The career of National Union of Students president Andrew Pakes suggests that young people have a more relaxed attitude to sexuality than their elders. Now 26 and an active campaigner for lesbian, gay and bisexual rights since university, he came out as bisexual long before recent revelations about gay cabinet ministers rattled new Labour.

Far more delicate for him is the question of where the NUS stands on student finance, given that he is a member of the party that introduced this year's tuition fees and decided to scrap grants.

Although he led yesterday's lobby of Parliament against tuition charges, he will not support next week's demonstration against fees, organised by the Campaign for Free Education, which wants to keep the grant.

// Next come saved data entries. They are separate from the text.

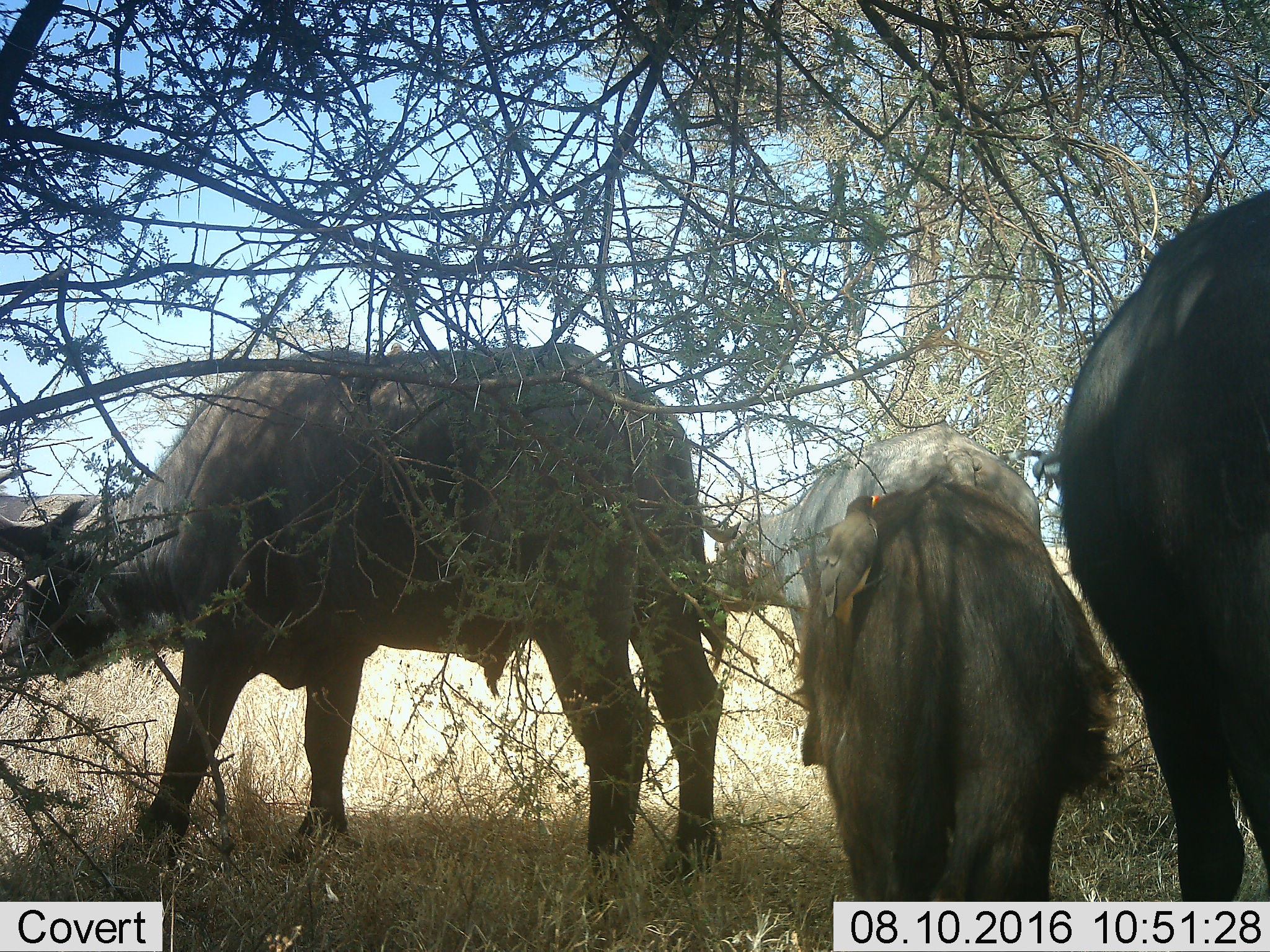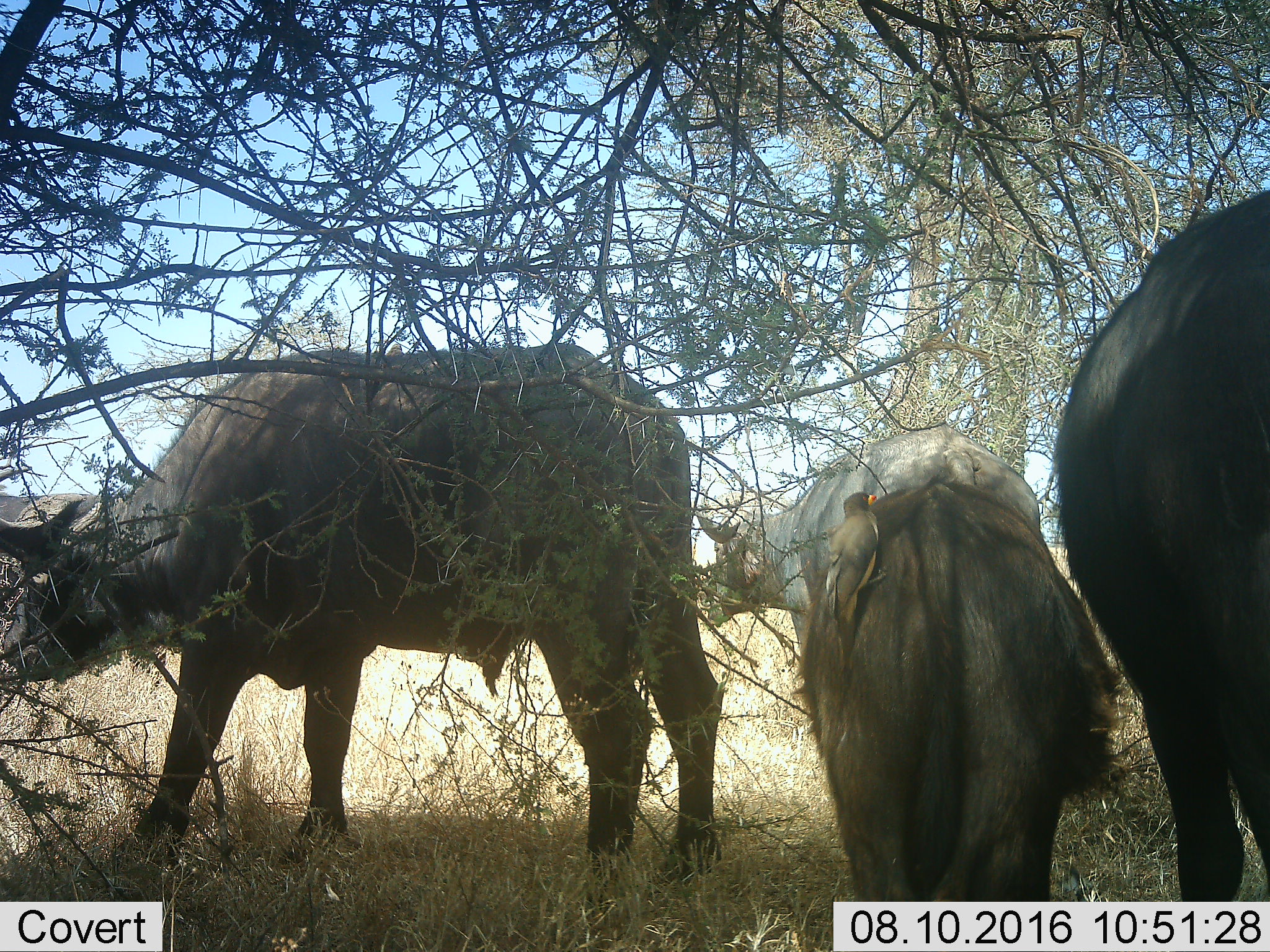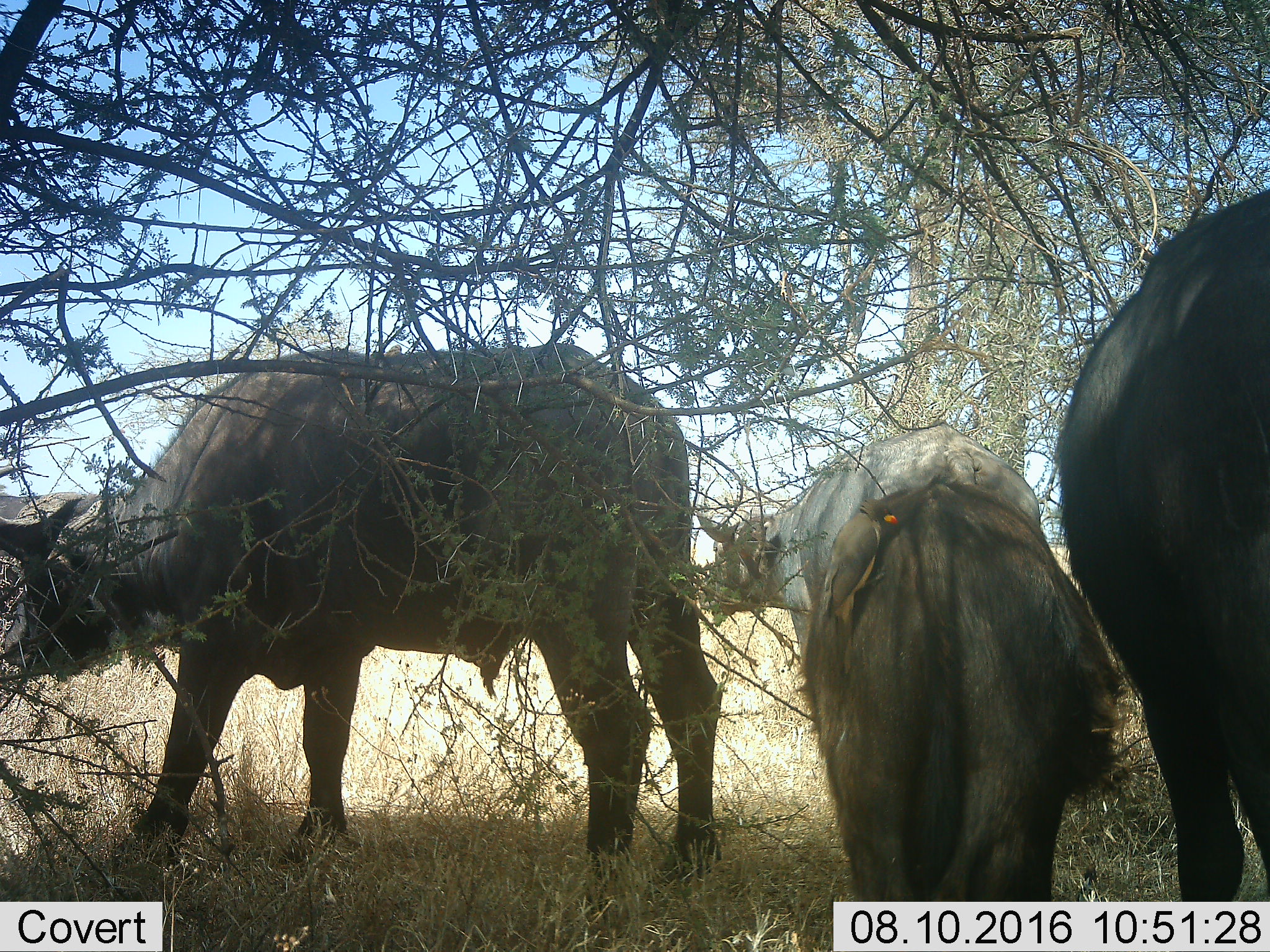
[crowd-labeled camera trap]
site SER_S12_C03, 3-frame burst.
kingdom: Animalia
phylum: Chordata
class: Mammalia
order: Artiodactyla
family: Bovidae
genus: Syncerus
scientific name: Syncerus caffer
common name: african buffalo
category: buffalo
Buffalo (african buffalo) (Syncerus caffer), count 4. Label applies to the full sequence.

Remembered as a "long-haired left-winger in combat trousers with lots of piercings" and a "big drinker" by former colleagues at Hull University, where he was a student, Mr Pakes has since toned down his politics and his appearance.

But student union activists say that he seems more anxious than some of his predecessors to distance himself from the main Labour leadership, perhaps influenced by the fact that he beat the far-left candidate for his post last April by only 15 votes.

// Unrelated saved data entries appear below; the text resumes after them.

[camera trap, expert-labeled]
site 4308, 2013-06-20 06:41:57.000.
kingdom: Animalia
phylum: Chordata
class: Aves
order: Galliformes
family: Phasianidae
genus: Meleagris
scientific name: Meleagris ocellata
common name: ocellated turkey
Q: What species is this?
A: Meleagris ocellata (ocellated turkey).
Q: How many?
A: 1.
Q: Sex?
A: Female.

Mr Pakes, said to be politically ambitious, was an active member of the student union at Hull, where he studied politics as an undergraduate and took an MA in environmental management.

Besides leading actions against British Aerospace and Boots, he was involved in environmental and lesbian, gay and bisexual issues. He now claims to be the first green president of NUS.

Mr Pakes is generally regarded as a gentler figure than his immediate predecessor, Douglas Trainer. He has said that he wants the NUS to develop more of its commercial services and regard students as valued customers.